The existing Head Start program in the central peninsula is the Kenaitze Cuya Qyut'anen Head Start in Kenai, sponsored by the Kenaitze Indian Tribe. Homer and Seward also have Head Start programs.
The Sterling program will be sponsored by the Rural Alaska Community Action Program (RurAL CAP), a private, statewide, nonprofit corporation that promotes quality of life improvements for low-income Alaskans. RurAL CAP's Child Development Division will handle funding arrangements and oversee the Sterling program's operation. It also sponsors the Head Start programs in Homer and Seward.
The funding to launch the Sterling program has been approved, Merkes said, but details have not been finalized.

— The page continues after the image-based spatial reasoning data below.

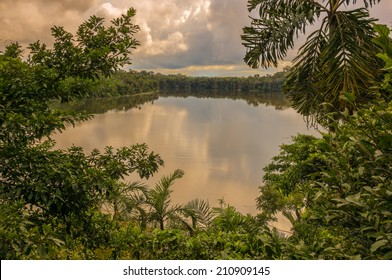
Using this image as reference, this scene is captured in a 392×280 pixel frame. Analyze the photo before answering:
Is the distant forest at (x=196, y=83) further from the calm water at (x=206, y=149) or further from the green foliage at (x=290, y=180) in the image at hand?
the green foliage at (x=290, y=180)

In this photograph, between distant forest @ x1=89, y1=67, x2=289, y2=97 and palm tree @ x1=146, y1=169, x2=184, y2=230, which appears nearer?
palm tree @ x1=146, y1=169, x2=184, y2=230

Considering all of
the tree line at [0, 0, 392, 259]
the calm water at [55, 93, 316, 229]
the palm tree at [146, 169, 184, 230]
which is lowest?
the calm water at [55, 93, 316, 229]

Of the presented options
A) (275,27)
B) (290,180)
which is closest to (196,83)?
(290,180)

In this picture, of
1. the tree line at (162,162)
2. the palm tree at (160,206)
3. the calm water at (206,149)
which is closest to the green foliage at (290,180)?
the calm water at (206,149)

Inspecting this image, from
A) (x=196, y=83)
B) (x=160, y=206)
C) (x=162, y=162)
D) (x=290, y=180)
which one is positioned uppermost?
(x=196, y=83)

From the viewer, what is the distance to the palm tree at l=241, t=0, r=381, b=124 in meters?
5.12

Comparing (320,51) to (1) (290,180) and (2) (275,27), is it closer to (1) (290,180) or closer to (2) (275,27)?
(2) (275,27)

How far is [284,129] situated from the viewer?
41.3 m

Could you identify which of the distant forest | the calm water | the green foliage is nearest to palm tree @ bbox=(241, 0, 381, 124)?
the green foliage

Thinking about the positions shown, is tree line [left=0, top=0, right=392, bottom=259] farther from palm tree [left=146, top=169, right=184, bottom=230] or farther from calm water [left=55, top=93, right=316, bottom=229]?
calm water [left=55, top=93, right=316, bottom=229]

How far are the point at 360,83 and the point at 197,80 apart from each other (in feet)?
541

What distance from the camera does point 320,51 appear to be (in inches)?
237

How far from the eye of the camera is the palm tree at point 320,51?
512cm

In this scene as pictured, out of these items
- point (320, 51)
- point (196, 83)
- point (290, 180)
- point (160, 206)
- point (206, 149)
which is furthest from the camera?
point (196, 83)
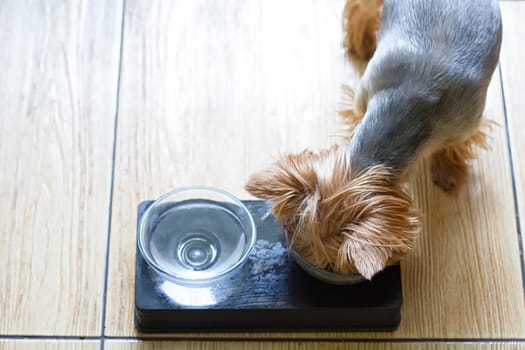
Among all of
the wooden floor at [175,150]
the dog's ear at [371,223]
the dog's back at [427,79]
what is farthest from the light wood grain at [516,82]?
the dog's ear at [371,223]

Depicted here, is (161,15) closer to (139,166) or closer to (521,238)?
(139,166)

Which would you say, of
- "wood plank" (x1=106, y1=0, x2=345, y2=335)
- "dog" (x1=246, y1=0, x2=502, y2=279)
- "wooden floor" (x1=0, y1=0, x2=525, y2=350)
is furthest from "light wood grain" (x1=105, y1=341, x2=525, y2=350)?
"dog" (x1=246, y1=0, x2=502, y2=279)

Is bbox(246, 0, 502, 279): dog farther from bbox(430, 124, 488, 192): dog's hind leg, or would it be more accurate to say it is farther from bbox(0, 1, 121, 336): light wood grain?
bbox(0, 1, 121, 336): light wood grain

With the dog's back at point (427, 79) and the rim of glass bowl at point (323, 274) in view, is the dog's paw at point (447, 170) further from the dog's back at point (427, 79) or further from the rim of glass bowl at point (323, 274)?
the rim of glass bowl at point (323, 274)

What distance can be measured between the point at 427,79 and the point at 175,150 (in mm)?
612

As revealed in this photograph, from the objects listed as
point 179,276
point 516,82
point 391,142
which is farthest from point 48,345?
point 516,82

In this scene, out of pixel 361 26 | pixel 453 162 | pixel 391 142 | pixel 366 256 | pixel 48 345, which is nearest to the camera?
pixel 366 256

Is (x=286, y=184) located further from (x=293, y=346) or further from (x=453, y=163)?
(x=453, y=163)

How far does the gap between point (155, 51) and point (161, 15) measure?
0.11 metres

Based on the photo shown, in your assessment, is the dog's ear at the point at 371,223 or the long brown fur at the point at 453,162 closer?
the dog's ear at the point at 371,223

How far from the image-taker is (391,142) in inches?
60.4

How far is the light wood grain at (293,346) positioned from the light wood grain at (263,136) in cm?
2

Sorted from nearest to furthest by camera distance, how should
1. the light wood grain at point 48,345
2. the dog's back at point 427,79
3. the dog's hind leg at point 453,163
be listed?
1. the dog's back at point 427,79
2. the light wood grain at point 48,345
3. the dog's hind leg at point 453,163

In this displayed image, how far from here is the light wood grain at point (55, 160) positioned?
171 centimetres
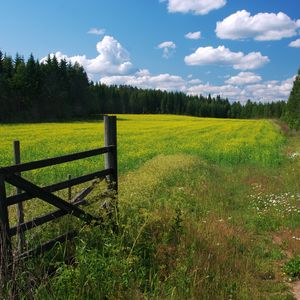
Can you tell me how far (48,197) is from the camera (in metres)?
5.48

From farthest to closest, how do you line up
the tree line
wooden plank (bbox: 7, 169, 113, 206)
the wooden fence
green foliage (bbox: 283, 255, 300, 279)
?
the tree line
green foliage (bbox: 283, 255, 300, 279)
wooden plank (bbox: 7, 169, 113, 206)
the wooden fence

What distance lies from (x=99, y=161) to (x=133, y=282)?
14717mm

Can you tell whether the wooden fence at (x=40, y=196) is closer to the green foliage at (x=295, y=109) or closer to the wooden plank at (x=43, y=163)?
the wooden plank at (x=43, y=163)

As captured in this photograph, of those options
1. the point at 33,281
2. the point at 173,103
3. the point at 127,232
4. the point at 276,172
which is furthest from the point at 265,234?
the point at 173,103

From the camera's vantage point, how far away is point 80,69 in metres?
91.4

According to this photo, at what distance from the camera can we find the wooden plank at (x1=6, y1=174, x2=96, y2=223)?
4938 mm

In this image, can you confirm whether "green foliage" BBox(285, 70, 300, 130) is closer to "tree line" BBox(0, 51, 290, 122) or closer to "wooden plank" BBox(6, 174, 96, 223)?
"tree line" BBox(0, 51, 290, 122)

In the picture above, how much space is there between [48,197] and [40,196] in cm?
16

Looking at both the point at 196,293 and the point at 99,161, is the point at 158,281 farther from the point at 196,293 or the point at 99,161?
the point at 99,161

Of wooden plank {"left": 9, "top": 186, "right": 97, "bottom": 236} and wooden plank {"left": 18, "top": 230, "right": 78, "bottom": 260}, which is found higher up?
wooden plank {"left": 9, "top": 186, "right": 97, "bottom": 236}

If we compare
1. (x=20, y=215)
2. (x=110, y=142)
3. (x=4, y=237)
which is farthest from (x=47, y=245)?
(x=110, y=142)

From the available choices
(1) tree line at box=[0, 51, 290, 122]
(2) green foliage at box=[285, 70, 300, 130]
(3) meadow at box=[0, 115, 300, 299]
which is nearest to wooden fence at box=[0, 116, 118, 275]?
(3) meadow at box=[0, 115, 300, 299]

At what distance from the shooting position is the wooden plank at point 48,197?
194 inches

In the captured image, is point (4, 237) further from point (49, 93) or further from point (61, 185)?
point (49, 93)
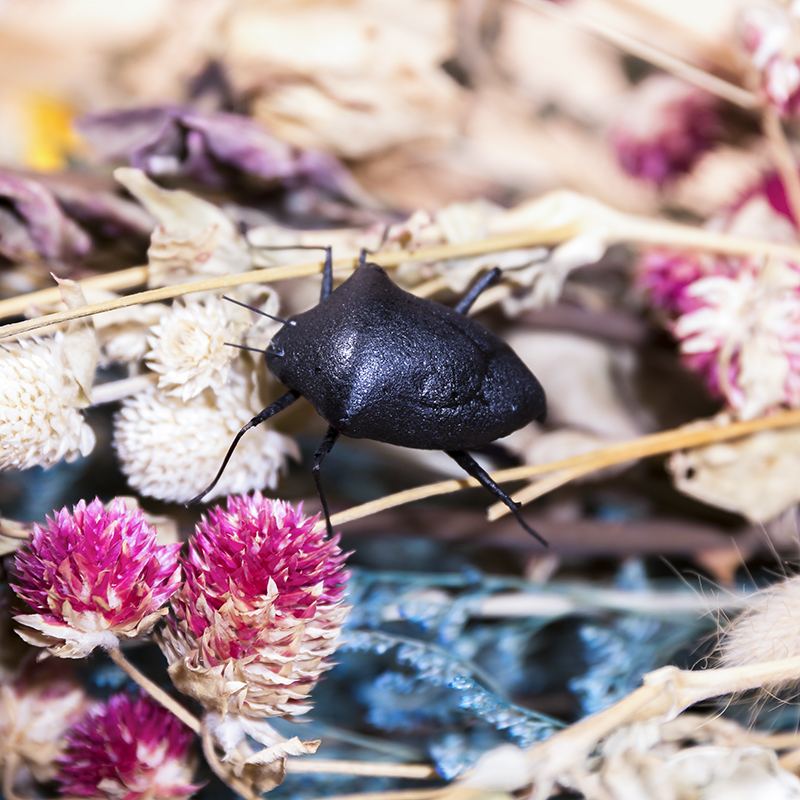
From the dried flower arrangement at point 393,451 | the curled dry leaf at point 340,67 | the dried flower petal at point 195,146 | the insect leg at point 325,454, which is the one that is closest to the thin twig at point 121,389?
the dried flower arrangement at point 393,451

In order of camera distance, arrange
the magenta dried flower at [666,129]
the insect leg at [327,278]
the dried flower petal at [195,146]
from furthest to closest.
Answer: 1. the magenta dried flower at [666,129]
2. the dried flower petal at [195,146]
3. the insect leg at [327,278]

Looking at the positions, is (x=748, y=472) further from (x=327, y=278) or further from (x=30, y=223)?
(x=30, y=223)

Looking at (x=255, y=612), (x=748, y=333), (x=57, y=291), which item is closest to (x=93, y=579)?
(x=255, y=612)

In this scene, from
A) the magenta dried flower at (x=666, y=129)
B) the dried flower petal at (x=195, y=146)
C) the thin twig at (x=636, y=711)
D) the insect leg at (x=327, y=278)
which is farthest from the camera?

Funding will come from the federal Department of Health and Human Services' Head Start Bureau, the Alaska Department of Education and Early Development and from the community, including in-kind donations and volunteer work contributions.
Shirley Pittz, director of RurAL CAP's Child Development Division, confirmed that the organization is just waiting for the final award letter from the federal agency.
"We know it's funded," she said. "We're just not sure to what level."
The Sterling Head Start advisory committee plans to hire a director by the end of the month and to hold a communitywide meeting at 6 p.m. Nov. 9 at Sterling Elementary School.
Merkes said she and others working on the program are eager to finish the paper work and open the doors for the preschool.
"We are tired of sitting around waiting," she said.